In quella situazione “abbiamo sbagliato tutti — prosegue il passo del libro — Ha sbagliato la società a non prendersi le proprie responsabilità e a lasciare che l’allenatore affrontasse da solo una vicenda così complicata, ho sbagliato io, come spesso mi succede, a non mettere qualche sfumatura in più in ciò che dicevo, ha sbagliato Francesco e credo — sono convinto — che, a distanza di tempo, l’abbia capito. Quando smetti di giocare a calcio, scopri di non essere più una divinità: all’inizio è crudele, ma poi, se non sei fatto di legno, questa consapevolezza ti fa diventare un uomo migliore, affina la sensibilità e la comprensione degli altri. Capita ai più grandi. È capitato anche a Francesco”.
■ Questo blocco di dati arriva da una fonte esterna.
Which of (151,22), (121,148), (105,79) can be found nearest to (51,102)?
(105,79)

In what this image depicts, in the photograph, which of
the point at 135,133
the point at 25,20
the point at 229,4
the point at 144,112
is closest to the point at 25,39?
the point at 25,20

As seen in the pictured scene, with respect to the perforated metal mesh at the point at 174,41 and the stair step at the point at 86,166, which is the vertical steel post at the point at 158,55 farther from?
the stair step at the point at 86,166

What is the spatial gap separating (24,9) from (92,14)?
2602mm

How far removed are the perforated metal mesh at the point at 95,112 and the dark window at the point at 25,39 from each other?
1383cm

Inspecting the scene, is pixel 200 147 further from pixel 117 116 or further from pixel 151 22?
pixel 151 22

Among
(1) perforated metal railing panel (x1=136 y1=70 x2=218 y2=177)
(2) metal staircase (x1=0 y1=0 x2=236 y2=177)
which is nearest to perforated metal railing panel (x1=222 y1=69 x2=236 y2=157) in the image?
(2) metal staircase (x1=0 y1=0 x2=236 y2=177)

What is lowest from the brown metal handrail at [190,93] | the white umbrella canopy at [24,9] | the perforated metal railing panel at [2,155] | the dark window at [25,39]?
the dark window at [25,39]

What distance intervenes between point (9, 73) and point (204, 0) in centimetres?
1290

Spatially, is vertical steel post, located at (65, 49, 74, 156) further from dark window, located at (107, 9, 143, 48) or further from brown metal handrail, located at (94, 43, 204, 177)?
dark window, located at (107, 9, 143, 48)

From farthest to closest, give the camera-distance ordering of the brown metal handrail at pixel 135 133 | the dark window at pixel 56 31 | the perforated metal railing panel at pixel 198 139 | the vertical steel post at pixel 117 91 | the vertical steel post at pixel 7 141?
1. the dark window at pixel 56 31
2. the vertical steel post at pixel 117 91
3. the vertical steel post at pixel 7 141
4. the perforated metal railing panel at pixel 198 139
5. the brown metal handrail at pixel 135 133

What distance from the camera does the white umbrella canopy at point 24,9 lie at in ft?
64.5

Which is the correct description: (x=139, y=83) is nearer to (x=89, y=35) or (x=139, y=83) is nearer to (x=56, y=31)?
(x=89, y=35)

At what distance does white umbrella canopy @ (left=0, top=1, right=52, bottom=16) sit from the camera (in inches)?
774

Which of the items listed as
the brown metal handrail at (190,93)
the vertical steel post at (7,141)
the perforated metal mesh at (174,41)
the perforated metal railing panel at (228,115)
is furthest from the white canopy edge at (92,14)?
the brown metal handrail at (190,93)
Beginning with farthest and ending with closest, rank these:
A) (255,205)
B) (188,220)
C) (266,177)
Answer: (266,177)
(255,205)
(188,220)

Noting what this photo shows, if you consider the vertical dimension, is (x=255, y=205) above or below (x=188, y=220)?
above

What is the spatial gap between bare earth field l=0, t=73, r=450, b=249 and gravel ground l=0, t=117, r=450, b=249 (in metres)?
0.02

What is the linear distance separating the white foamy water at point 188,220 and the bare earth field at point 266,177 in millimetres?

Per Spalletti, Totti “è stato il capitano a cui mi sono dato di più — ha detto ancora — Amavo pensare che il mio destino di allenatore stesse nei piedi di questo gigante del nostro sport. Mi sentivo protetto dal suo enorme talento. Ho fatto cose per lui che non ho fatto per nessun altro. Francesco non può nemmeno immaginare quanto io abbia compreso le sue ragioni, le sue esitazioni, il suo dramma nel dover lasciare il calcio. Carne della sua carne. La sua carne era parte della Roma, lui era la Roma, anche la sua ruggine lucidava il metallo. Io, però, come responsabile chiamato per rigenerare un gruppo in difficoltà, dovevo pensare e agire diversamente. Il nostro è stato uno scontro non fra due persone, ma fra due prospettive opposte. Io dovevo pensare al bene della squadra. Lui, come tanti altri campioni prima e dopo di lui, non riusciva ad accettare che fosse messa la parola fine a quella storia grandiosa. Nasce qui l’incidente. E l’equivoco”.
Nel passo finale sull’ex capitano giallorosso, Spalletti svela un retroscena: “C’è una cosa che non gli ho mai detto, a Francesco, nemmeno il giorno in cui ci siamo riabbracciati al Bambin Gesù, e ne approfitto per dirgliela ora — ha concluso — Una notte, quando in città non si parlava d’altro che di noi, della nostra storia, ti ho sognato mentre mi venivi a dire queste parole: ‘Mister, ho capito di aver sbagliato con te. Ho capito che, in realtà, tu non mi stai penalizzando come pensavo ma, al contrario, stai facendo di tutto per allungarmi la carriera…’. Poi mi sono svegliato”.